PAGE>
◆ ◆ ◆

Lemma 3 Let X be a stochastic process. Then, the following are equivalent.

1. X is a continuous FV process.
2. X is a semimartingale with zero quadratic variation.
3. X is a continuous semimartingale such that ${[X,M]=0}$ for all (continuous) local martingales M.

Proof: It was previously shown that all continuous FV processes are semimartingales with zero quadratic variation. Next, if X is a semimartingale with zero quadratic variation then ${(\Delta X)^2=\Delta[X]=0}$, so X is continuous. Also, the Cauchy-Schwarz inequality gives

$\displaystyle \left\vert[X,M]_t\right\vert\le\sqrt{[X]_t[M]_t}=0$

for all local martingales M. So, it only needs to be shown that, if X is a continuous semimartingale with zero quadratic covariation against all continuous local martingales then it is an FV process. Let ${X=M+A}$ be decomposition (1). As A is an FV process, the quadratic covariation ${[A,M]}$ is zero. Also, by hypothesis, ${[X,M]}$ is zero. So, M is a continuous local martingale with quadratic variation ${[M]=[X-A,M]=0}$ and, hence is constant. Therefore, ${X=M_0+A}$ is an FV process. $\Box$

It is also possible to describe integration with respect to continuous FV processes in terms of their Jordan decomposition applied to the sample paths. If A is an FV process, this allows us to write ${A-A_0=A^{+}-A^{-}}$ for increasing processes ${A^+}$ and ${A^-}$ starting from zero. This can be done in such a way that ${A^+}$ and ${A^-}$ are minimal, in which case I refer to them as the increasing and decreasing parts of A respectively. Alternatively, ${A^+}$ and ${A^-}$ are the minimum nonnegative processes such that ${A^+-A}$ and ${A^-+A}$ are increasing. The variation ${V_t}$ of A up until a time t is given by ${V_t=A^+_t+A^-_t}$. As A is right-continuous, ${A^+,A^-,V}$ are also right-continuous. It can also be seen that they are measurable and adapted by computing them along a partition. Choosing times ${0=t_0\le t_1\le\cdots\le t_n=t}$ then,

$\displaystyle \setlength\arraycolsep{2pt} \begin{array}{rl} \displaystyle V_t &\displaystyle=\lim\sum_{k=1}^n\vert A_{t_k}-A_{t_{k-1}}\vert,\smallskip\\ \displaystyle A^+_t &\displaystyle=\lim\sum_{k=1}^n\left(A_{t_k}-A_{t_{k-1}}\right)_+,\smallskip\\ \displaystyle A^-_t &\displaystyle=\lim\sum_{k=1}^n\left(A_{t_k}-A_{t_{k-1}}\right)_-. \end{array}$

The limits here are all taken as ${n\rightarrow\infty}$ and as the mesh of the partition, ${\max_k(t_k-t_{k-1})}$, goes to zero. So, ${A^+,A^-,V}$ are adapted increasing and right-continuous processes. The Hahn decomposition theorem implies that there exists a measurable process ${\xi}$ with ${\vert\xi\vert=1}$ such that ${\int1_{\{\xi > 0\}}\,dA=A^+}$, ${-\!\int1_{\{\xi < 0\}}\,dA=A^-}$ and, consequently, ${\int\xi\,dA=V}$. In general, ${\xi}$ will not be predictable. However, in the case where A is a continuous FV process then ${A^+,A^-,V}$ will be continuous and the following lemma shows that ${\xi}$ can be taken to be predictable.

◆ ◆ ◆

Extract from "2. X is a semimartingale" to "(continuous) local martingales M." in the passage on FV processes, copying the words without any change. The data placed after the passage on FV processes come from a separate source.

◆ ◆ ◆

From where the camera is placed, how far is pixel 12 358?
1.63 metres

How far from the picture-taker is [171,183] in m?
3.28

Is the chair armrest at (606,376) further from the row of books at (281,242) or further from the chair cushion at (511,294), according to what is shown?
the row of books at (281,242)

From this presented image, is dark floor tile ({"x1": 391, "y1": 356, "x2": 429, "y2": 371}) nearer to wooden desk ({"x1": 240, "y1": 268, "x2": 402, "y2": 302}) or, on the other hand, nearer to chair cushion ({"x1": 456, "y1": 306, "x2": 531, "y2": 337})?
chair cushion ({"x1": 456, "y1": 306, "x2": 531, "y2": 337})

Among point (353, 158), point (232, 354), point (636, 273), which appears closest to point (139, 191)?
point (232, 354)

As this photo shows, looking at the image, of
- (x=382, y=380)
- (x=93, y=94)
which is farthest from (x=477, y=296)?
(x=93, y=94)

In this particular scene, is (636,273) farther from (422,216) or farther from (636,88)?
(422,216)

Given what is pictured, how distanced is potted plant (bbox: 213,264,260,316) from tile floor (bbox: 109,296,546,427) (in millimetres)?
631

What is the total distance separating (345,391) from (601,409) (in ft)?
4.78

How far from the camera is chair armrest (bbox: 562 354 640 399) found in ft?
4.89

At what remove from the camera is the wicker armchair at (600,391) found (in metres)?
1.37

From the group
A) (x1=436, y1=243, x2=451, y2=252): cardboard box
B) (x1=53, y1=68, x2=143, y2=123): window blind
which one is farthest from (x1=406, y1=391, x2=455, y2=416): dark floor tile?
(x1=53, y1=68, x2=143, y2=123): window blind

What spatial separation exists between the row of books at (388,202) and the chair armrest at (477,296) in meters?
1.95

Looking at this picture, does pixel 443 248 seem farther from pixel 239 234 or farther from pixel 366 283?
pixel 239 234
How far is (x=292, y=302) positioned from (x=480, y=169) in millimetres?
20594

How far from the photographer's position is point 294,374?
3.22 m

◆ ◆ ◆

SOLUTION TO THE EXERCISE>
2. X is a semimartingale with zero quadratic variation.
3. X is a continuous semimartingale such that ${[X,M]=0}$ for all (continuous) local martingales M.